On the first count, I've found Eclipse to be rather frustrating as an IDE. I have a project that lives in CVS today. I was hoping to point eclipse at this directory and begin working with the files. So far I haven't determined how that can be done. The wizard-like things that attempt to guide me thru the project creation process aren't terribly helpful in this regard.

Furthermore, my interactive response with Eclipse it less than I'd hoped for. On my Pentium 3 866 with 768MB RAM and a Voodoo 3 3000 running Debian Linux, it just feels sluggish. If I type a bit too quickly, it can't quite keep up with me. And some of the UI stuff just takes a bit too long to be pleasing.

Don't get me wrong. Eclipse is an amazing piece of software design. I just don't think it's for me. I should probably spend some time checking out what the Emacs world offers for Java programmers. If it's even half as impressive as the C/C++ tools, I should be just fine.

As to point #2, after reading the white paper, it's pretty clear to me that Eclipse was designed for software development. While it is a relatively generic framework, I'm not sure that it's appropriate for building the sort of tools we envision (data browsers, query interfaces, and management tools). Anyone have counter examples? Stories to the contrary? I'd love to hear/see 'em.

Tomorrow will probably be Avalon day, while Friday and Monday will focus on JDBC and MySQL connectivity.

Posted by jzawodn at 06:03 PM

Java Blogs

Matt notes that there's a thriving java.blogs community. I must say, I'm impressed and surprised. Impressed at the amount of good Java stuff in the blog community and surprised by the "Yahoo using Avalon" headline that's currently on the site. Thanks for the linkage, Chris.

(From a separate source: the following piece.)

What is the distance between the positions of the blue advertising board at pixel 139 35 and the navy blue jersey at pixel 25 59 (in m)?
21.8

I guess I need to make a few new additions to my blogroll...

Posted by jzawodn at 07:43 AM

December 16, 2002

Java, day #1

Well today was my first day in my new job and it was time to get reacquainted with Java. My first task was to get the existing code base working on my Linux workstation (rather than fight the Java on FreeBSD demons). I downloaded the JDK from Sun and installed it. Checked out the appropriate code from CVS. Ran the compilation process. It all compiled. Ran the script to start up the server. It started. On the first try. No tweaking.

So I guess this Java stuff really IS multi-platform, huh?

My next task was to modify the command line interface to the server (you telnet to a funny port and issue commands to it). I added an echo command, so you can telnet in and type echo foo at the prompt. If it works, the server says: foo

Yeah, this is high-tech

Anyway, that was hard that I thought it might be. If memory serves, I created 3 new classes and modified as many configuration files. I'm a little surprised at the amount of code necessary to do something that trivial. I hope it's not a sign of things to come. Maybe Perl has spoiled me a bit too much?

My next task is to learn more about the server framework we're using: Avalon from the Apache project. According to the Avalon site:

The Avalon project is an effort to create, design, develop and maintain a common framework and set of components for applications written using the Java language.

Lots of docs to read. And I need to brush up on my language skills. This whole "everything is an object" mentality is going to take some getting used to again.

Oh, I suspect there's gonna be a lot of Java commentary spewing from me in the near future. I'll create a Java category in my blog for it.